Au XVIe siècle, la famille Harlay de Sancy acquiert des fiefs à Maule. Nicolas Harlay de Sancy, surintendant des finances d’Henri IV, lance en 1594 la construction du château d’Agnou, après avoir asséché les marais du Bout d’Agnou. Bien que conçu comme un quadrilatère flanqué de tours, seul une aile de 60 mètres et un colombier cylindrique (pouvant abriter 6 000 pigeons) furent achevés. Le projet fut interrompu lorsque Sancy entreprit la construction du château de Grosbois en 1597, après son mariage avec Marie Moreau.
Le château changea plusieurs fois de mains : vendu en 1638 à Claude de Bullion (surintendant des finances), puis confisqué pendant la Révolution au marquis de Boisse, exilé. Les révolutionnaires endommagèrent l’édifice, vendu comme bien national en 1793 avant d’être racheté par le marquis en 1812. Au XIXe siècle, il passa aux familles Maule Plainval puis Balagny. Transformé en hospice pendant la Première Guerre mondiale et occupé par la Wehrmacht durant la Seconde, il fut abandonné dans les années 1960 avant d’être restauré dans les années 1970. Aujourd’hui, c’est une copropriété privée.
Le colombier, construit au XVIe siècle, est un chef-d’œuvre architectural avec 3 200 boulins, classés parmi les plus anciens et vastes de France. Symbole du privilège seigneurial (aboli en 1790), il abrite désormais des rapaces comme des faucons crécerelles. Les jardins, autrefois ornés de bassins, grottes artificielles et potagers, ont aujourd’hui disparu. L’aile conservée présente une façade classique à lucarnes triangulaires, des voûtes d’arêtes et un escalier de pierre descendant vers les anciens jardins.

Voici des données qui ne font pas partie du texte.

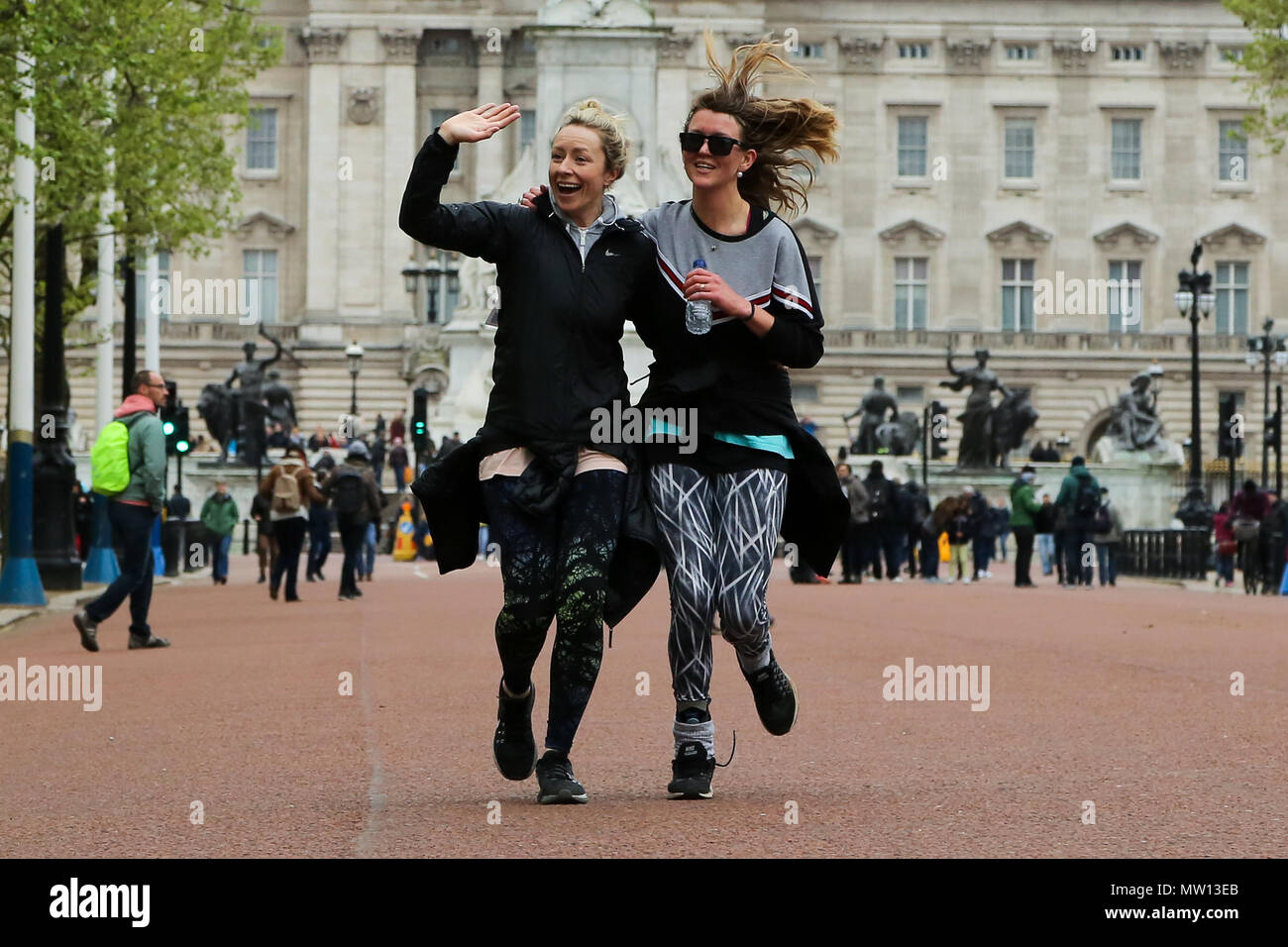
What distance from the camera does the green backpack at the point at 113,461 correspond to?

Une anecdote célèbre lie le château à Nicolas Harlay de Sancy : en 1570, alors ambassadeur, il acquit le diamant « Sancy » (55 carats), l’un des plus gros du monde. Vendu en 1604 au roi Jacques Ier d’Angleterre, ce joyau orna ensuite les couronnes de Louis XV et Louis XVI, avant de rejoindre les collections du Louvre en 1979. Le château servit aussi de décor au film « Écoute voir » (1979) avec Catherine Deneuve.